Russian billionaire Yevtushenkov under house arrest in money laundering case
The billionaire is accused of acquiring shares in oil producer
Bashneft, in the Russian province of Bashkiria, by “criminal
“Investigators have reasonable grounds to believe that Sistema Board Chairman Vladimir Yevtushenkov is involved in the legalization of property acquired by criminal means. Today he was accused of money laundering,” the Russian Investigative Committee said in a statement on its website.
The alleged crime carries a possible penalty of seven years in prison and a fine of one million rubles (US$26,000).
Yevtushenkov must stay under house arrest until November 16. His lawyers have three days to appeal against the Moscow Court decision.
The accusations against Yevtushenkov follow months of investigation.

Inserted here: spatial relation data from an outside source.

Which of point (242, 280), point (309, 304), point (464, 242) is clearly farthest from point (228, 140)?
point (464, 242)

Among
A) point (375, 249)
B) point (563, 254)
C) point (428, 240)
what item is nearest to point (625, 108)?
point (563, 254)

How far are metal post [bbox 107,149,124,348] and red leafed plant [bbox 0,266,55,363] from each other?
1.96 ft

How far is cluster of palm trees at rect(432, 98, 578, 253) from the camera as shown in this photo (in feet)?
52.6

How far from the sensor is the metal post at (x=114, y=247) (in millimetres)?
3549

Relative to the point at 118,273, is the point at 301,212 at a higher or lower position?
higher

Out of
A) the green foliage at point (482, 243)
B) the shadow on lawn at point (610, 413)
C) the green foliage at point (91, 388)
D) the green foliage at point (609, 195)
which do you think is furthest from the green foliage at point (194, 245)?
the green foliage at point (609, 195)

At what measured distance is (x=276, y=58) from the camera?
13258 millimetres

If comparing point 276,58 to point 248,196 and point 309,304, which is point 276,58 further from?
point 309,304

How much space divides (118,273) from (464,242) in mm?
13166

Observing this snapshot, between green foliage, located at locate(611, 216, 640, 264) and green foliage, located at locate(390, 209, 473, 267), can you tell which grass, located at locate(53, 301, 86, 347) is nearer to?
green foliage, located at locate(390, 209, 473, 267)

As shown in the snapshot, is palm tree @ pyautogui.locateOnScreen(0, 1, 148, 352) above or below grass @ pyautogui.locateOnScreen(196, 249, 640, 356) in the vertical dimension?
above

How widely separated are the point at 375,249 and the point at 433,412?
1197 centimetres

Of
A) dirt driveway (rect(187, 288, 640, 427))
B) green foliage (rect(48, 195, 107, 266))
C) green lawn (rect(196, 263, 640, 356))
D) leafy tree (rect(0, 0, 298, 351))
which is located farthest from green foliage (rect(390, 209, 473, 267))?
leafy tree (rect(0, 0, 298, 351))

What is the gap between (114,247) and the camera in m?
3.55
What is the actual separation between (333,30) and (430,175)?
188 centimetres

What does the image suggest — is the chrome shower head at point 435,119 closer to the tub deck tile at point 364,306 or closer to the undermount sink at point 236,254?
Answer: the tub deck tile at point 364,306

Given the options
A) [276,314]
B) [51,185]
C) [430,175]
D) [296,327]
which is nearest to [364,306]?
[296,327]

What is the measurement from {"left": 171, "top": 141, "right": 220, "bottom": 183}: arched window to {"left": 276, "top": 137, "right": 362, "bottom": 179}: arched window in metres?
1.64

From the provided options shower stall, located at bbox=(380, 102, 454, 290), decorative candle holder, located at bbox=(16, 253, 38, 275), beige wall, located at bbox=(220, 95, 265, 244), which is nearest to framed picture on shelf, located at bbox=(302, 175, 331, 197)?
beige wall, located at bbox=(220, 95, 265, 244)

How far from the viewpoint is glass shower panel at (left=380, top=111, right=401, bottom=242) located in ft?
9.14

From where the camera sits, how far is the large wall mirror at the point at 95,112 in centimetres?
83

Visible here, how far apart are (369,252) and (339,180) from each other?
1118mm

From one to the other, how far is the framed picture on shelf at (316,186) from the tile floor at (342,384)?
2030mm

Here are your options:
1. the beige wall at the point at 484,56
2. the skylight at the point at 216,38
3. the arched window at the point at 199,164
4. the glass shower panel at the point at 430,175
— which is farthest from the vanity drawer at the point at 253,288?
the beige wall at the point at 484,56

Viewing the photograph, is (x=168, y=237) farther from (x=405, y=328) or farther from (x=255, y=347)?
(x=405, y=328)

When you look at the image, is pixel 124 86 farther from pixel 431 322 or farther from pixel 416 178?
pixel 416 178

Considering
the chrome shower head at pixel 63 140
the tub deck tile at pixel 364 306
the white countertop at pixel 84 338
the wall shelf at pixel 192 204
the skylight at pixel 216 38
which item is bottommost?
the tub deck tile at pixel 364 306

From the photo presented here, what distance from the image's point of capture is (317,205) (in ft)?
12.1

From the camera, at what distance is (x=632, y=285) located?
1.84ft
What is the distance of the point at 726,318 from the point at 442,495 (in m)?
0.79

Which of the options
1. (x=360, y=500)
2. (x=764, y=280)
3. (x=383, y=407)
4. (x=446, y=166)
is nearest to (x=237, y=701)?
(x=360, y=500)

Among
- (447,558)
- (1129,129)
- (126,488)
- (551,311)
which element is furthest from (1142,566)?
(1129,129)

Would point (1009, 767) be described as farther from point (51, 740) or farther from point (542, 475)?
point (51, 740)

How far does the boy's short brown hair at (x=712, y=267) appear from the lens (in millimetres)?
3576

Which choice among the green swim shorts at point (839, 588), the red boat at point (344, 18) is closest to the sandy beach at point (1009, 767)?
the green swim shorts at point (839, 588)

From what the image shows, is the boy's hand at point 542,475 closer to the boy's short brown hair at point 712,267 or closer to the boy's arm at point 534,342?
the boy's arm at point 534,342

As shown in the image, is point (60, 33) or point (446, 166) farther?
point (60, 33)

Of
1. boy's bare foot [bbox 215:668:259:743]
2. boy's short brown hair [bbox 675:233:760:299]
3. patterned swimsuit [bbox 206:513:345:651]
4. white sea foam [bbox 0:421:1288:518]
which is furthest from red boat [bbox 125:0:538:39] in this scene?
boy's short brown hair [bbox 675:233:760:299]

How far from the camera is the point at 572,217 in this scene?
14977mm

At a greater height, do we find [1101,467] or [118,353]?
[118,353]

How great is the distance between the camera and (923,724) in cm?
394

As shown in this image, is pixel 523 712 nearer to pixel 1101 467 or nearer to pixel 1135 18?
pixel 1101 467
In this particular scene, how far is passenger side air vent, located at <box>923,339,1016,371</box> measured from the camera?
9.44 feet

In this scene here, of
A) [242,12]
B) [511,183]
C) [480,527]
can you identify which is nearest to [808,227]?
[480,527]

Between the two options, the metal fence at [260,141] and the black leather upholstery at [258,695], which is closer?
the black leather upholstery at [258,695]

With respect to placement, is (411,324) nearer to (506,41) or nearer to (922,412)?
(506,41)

The decision to place the billionaire on house arrest follows a criminal case opened in April regarding Bashneft shares in 2002-2009. Authorities in Russia’s Republic of Bashkortostan suspect that the company underpaid for Bashneft shares in 2009. It sued Sistema for $5.8 billion in damages, but the company has not admitted its involvement in the case.
In August, a Moscow court ruled that Sistema paid $500 million less than agreed with its owner. According to the investigation, the company purchased Bashneft shares for $2 billion, while the contract price was set at $2.5 billion.
Sistema’s shares in Bashneft were frozen in July, when a Moscow court arrested Bashneft’s stock under a money laundering probe.
On Tuesday, Sistema said it considered the allegations against
its main stockholder “completely baseless.” The
company's central Moscow office has already been searched.
“We believe the charges brought by Russia’s Investigative Committee against AFK Sistema Chairman V.P. Yevtushenkov [are] completely groundless and we will use all legal means to defend our position,” the company told Reuters.
AFK Sistema also controls Russia’s largest mobile phone operator, MTS. New York-listed stock in the company fell by 4.8 percent following the news.
The Kremlin said late on Tuesday that President Vladimir Putin
“hopes investigators will get all answers...as a result of
investigative activities in line with the law,” according to
presidential spokesman Dmitry Peskov.
“It is absolutely wrong and absurd to attempt to paint the story in any political color,” Putin’s spokesman stressed, most likely making connections to tycoon Mikhail Khodorkovsky – the former head of Yukos oil company – whose prosecution was widely portrayed as politically motivated. Khodorkovsky spent 10 years in prison after being convicted of fraud and tax evasion, and was released from jail in December.
In 2014, Forbes ranked Yevtushenkov the 15th richest businessman in Russia and the 141st richest in the world.